Comment 4 Richard Biener 2019-12-04 10:21:00 UTC

IIRC AVX512 also implements fully masked loops so the testcase should fail there, too, if we adjust N accordingly (to 15 or 31).  Hmm, can't seem to trigger
the fully masked support here, maybe I misremember.

Btw, isn't the issue that the reduction looks at all lanes?  That is,
I think the code simply assumes that for fully masked loops at least
one iteration is performed with all lanes active.  So if you bump
N to 64 + 32 the test passes on amdgcn?

Comment 5 Richard Biener 2019-12-04 10:25:47 UTC

And the issue is to be fixed in vect_create_epilog_for_reduction where
we create the index IV:

  /* For cond reductions we want to create a new vector (INDEX_COND_EXPR)
     which is updated with the current index of the loop for every match of
     the original loop's cond_expr (VEC_STMT).  This results in a vector
     containing the last time the condition passed for that vector lane.
     The first match will be a 1 to allow 0 to be used for non-matching
     indexes.  If there are no matches at all then the vector will be all
     zeroes.  */
  if (STMT_VINFO_REDUC_TYPE (reduc_info) == COND_REDUCTION)
    {

and the masking support needs to be added similarly to how vectorizable_condition
handles it.

Comment 6 Andrew Stubbs 2019-12-04 12:12:46 UTC

(In reply to Richard Biener from comment #4)
> Btw, isn't the issue that the reduction looks at all lanes?  That is,
> I think the code simply assumes that for fully masked loops at least
> one iteration is performed with all lanes active.  So if you bump
> N to 64 + 32 the test passes on amdgcn?
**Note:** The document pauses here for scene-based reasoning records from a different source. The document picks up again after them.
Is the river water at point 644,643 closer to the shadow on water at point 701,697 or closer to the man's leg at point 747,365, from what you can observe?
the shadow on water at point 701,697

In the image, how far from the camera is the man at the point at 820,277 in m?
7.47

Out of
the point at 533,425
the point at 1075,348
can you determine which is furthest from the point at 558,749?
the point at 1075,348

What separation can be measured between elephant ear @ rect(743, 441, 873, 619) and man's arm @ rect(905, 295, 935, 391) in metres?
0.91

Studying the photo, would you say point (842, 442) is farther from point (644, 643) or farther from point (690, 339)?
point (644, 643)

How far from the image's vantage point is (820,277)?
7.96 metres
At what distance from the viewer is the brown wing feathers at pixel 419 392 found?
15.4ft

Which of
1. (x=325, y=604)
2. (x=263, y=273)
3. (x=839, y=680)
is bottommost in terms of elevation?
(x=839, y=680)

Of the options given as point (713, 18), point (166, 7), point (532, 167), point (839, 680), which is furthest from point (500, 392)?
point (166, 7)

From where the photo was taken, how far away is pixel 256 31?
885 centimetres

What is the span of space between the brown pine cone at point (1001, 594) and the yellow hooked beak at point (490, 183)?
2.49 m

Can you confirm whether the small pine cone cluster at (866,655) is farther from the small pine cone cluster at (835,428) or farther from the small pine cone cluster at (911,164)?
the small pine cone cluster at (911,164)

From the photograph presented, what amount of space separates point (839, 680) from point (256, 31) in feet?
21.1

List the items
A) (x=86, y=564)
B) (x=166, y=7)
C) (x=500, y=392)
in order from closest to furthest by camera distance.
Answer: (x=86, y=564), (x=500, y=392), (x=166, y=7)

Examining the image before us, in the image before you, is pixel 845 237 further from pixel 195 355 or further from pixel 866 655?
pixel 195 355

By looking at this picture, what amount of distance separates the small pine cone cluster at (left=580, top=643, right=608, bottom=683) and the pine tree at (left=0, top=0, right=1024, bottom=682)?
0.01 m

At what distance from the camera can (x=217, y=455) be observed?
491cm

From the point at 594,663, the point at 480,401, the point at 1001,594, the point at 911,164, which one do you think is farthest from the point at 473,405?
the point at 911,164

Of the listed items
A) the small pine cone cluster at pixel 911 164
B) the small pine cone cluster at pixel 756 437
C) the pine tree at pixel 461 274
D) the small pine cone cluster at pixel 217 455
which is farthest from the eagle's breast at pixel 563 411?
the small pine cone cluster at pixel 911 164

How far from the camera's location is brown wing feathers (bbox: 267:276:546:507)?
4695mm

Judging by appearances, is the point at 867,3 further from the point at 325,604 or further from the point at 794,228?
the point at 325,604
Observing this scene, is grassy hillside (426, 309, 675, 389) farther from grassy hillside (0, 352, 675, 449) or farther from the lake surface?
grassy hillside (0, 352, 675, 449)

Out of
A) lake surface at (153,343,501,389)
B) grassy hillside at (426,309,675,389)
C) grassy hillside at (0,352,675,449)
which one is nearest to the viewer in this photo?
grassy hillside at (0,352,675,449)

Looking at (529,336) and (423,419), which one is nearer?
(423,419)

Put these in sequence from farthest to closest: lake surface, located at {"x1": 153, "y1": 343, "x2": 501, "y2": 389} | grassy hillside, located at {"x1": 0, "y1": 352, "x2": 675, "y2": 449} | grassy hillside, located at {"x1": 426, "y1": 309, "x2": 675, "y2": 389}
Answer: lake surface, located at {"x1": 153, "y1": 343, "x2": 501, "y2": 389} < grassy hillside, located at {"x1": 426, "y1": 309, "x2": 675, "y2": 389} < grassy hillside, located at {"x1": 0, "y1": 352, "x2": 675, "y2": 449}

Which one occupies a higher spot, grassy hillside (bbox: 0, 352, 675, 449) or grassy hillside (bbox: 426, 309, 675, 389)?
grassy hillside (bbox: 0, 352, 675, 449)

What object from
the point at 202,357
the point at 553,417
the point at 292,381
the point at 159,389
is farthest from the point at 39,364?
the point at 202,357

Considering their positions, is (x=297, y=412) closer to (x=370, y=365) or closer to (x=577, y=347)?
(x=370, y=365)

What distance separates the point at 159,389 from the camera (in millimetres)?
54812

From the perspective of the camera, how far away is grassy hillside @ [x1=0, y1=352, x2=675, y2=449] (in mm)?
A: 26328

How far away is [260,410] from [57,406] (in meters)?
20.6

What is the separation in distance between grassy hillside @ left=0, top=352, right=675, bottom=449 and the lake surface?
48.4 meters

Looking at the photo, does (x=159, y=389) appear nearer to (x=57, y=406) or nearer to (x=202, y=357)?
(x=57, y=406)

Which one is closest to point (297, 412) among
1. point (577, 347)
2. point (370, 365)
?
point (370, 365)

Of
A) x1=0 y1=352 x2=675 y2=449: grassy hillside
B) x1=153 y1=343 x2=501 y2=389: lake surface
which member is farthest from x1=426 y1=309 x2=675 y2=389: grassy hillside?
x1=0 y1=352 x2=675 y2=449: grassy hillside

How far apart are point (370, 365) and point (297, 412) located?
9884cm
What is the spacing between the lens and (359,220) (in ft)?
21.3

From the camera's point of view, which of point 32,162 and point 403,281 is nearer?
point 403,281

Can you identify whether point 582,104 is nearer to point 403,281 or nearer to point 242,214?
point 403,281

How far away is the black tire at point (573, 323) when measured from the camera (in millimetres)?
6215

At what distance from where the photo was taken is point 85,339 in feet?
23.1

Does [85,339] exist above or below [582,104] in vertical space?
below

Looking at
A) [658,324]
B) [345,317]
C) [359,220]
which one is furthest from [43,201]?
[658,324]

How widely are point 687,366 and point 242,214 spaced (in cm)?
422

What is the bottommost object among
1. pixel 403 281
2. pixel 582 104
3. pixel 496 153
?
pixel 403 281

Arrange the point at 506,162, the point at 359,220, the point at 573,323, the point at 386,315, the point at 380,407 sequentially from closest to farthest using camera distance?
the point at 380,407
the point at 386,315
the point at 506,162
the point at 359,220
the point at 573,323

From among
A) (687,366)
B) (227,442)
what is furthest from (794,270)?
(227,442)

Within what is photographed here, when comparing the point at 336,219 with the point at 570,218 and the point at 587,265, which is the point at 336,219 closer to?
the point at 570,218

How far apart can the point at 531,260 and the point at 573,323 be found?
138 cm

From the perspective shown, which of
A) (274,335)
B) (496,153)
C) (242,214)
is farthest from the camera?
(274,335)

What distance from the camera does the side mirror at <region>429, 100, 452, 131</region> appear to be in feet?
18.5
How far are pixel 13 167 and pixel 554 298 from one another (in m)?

Yes, only the loads are masked. For most things this works fine, but not for reductions or permutations, etc.

If I set N=64, and double the input array, then the test passes indeed.

Masking the load of the {1, 2, 3 .. 63} vector would solve the issue, as would masking the comparison or the reduction (not that there's an optab for that).

Comment 7 Andrew Stubbs 2019-12-17 13:19:28 UTC

Thank you for the help, Richard and Richard.

I'm electing not to fix this bug, but instead have worked around it for amdgcn by implementing the fold_extract_last pattern.

There's two main reasons for this:

1. I'm not confident I can see how to fix it properly, so it's going to take me a long time to get it right.

2. The code that it generates is horrible (and the fix will only make it worse), so I would want to implement fold_extract_last anyway. This would leave this code unused by amdgcn, and the time spent fixing it wasted effort.

I've therefore downgraded the priority and severity on this bug, and committed a pointer into the code to assist anybody tripping over the same issue in future.

https://gcc.gnu.org/ml/gcc-patches/2019-12/msg01191.html

The bug still exists, but is now no longer reproducible on amdgcn.